Tenable Nessus Manager Certificates and Tenable Nessus Agent

When you link an agent to Tenable Nessus Manager, you can optionally specify the certificate that the agent should use when it links with Tenable Nessus Manager. This allows the agent to verify the server certificate from Tenable Nessus Manager when the agent links with Tenable Nessus Manager, and secures subsequent communication between the agent and Tenable Nessus Manager. For more information on linking Tenable Nessus Agent, see Nessuscli.

If you do not specify the certificate authority (CA) certificate at link time, the agent receives and trusts the CA certificate from the linked Tenable Nessus Manager. This ensures that subsequent communication between the agent and Tenable Nessus Manager is secure.

Note: If you use a self-signed or untrusted certificate for your Tenable Nessus Manager certificate, it needs to be trusted by any linked agents. Otherwise, the agents lose connection to Tenable Nessus Manager. For more information, see Trust a Custom CA.

The CA certificate the agent receives at linking time saves in the following location:

  • /opt/nessus_agent/var/nessus/users/nessus_ms_agent/ms_cert.pem

  • C:\ProgramData\Tenable\Nessus Agent\nessus\users\nessus_ms_agent\ms_cert.pem

  • /Library/NessusAgent/run/lib/nessus/users/nessus_ms_agent/ms_cert.pem

Troubleshooting

If the agent cannot follow the complete certificate chain, an error occurs and the agent stops connecting with the manager. You can see an example of this event in the following sensor logs:

  • nessusd.messages - Example: Server certificate validation failed: unable to get local issuer certificate

  • backend.log - Example: [error] [msmanager] SSL error encountered when negotiating with <Manager_IP>:<PORT>. Code 336134278, unable to get local issuer certificate, error:14090086:SSL routines:ssl3_get_server_certificate:certificate verify failed

Scenario: Agent can't communicate to manager due to broken certificate chain

A common reason your certificate chain may break is that you change the server certificate on Tenable Nessus Manager but do not update the CA certificate.
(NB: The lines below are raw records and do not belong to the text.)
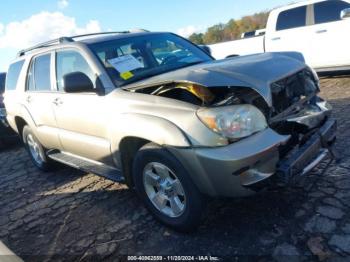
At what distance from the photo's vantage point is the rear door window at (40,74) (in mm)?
4773

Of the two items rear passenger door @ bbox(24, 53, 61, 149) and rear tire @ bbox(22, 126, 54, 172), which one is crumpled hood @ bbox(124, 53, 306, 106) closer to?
rear passenger door @ bbox(24, 53, 61, 149)

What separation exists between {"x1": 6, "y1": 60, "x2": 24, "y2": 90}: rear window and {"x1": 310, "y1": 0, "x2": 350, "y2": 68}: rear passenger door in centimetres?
629

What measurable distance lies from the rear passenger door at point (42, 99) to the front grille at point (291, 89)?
2.79m

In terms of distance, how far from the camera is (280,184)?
273 cm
The agent is then unable to communicate to the manager upon restart. To resolve this issue, do one of the following:

  • Unlink and relink the agent to Tenable Nessus Manager, which resets the certificate so the agent gets the correct CA certificate from Tenable Nessus Manager.
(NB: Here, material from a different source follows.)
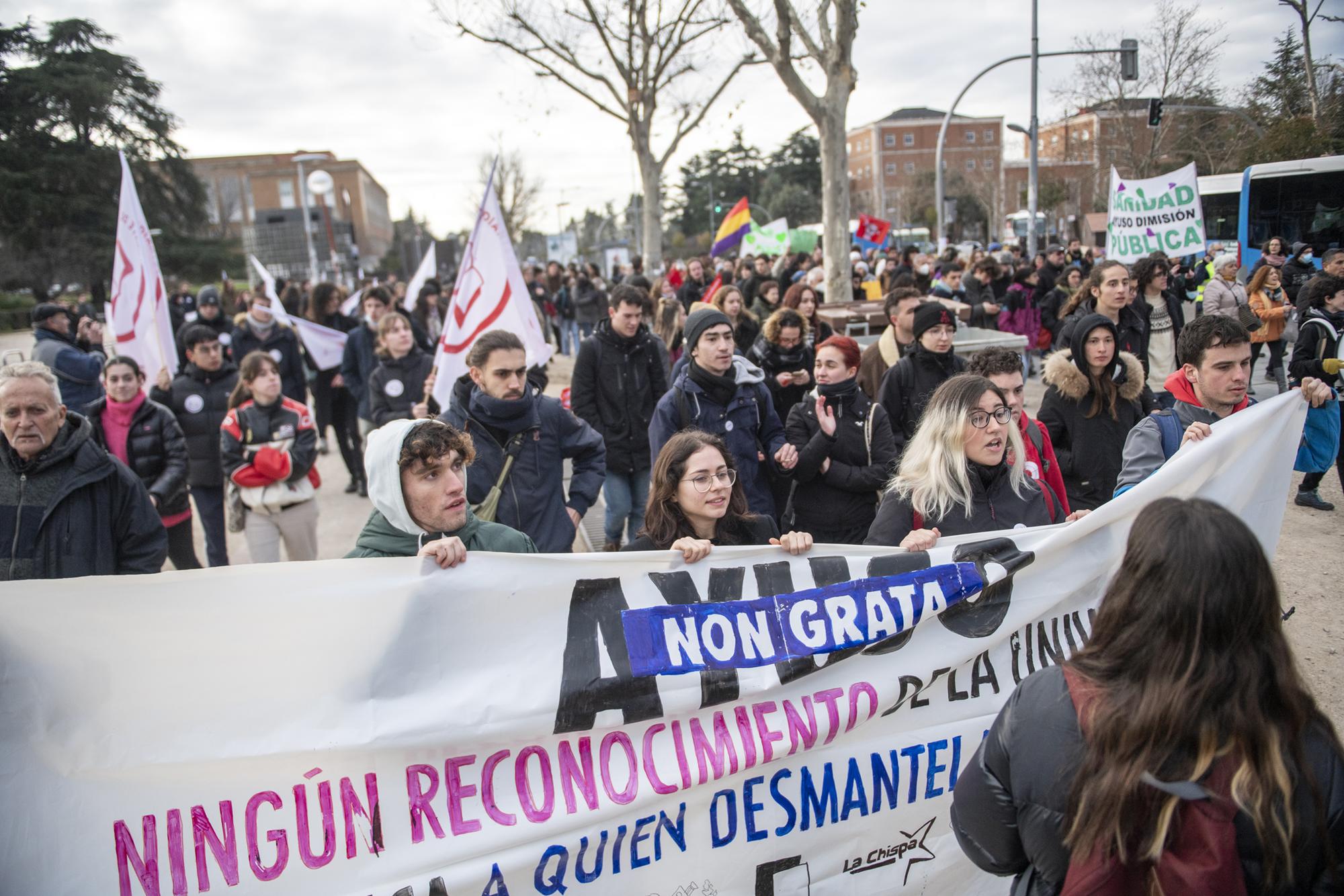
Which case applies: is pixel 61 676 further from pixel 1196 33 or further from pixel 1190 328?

  • Manually upload the correct cacert.pem file from Tenable Nessus Manager into the custom_CA.inc file in the agent plugin directory:

    • /opt/nessus_agent/lib/nessus/plugins

    • C:\ProgramData\Tenable\Nessus Agent\nessus\plugins

    • /Library/NessusAgent/run/lib/nessus/plugins

  • Generate a new server certificate on Tenable Nessus Manager using the CA for which the agent already has the CA certificate, so that the certificate chain is still valid.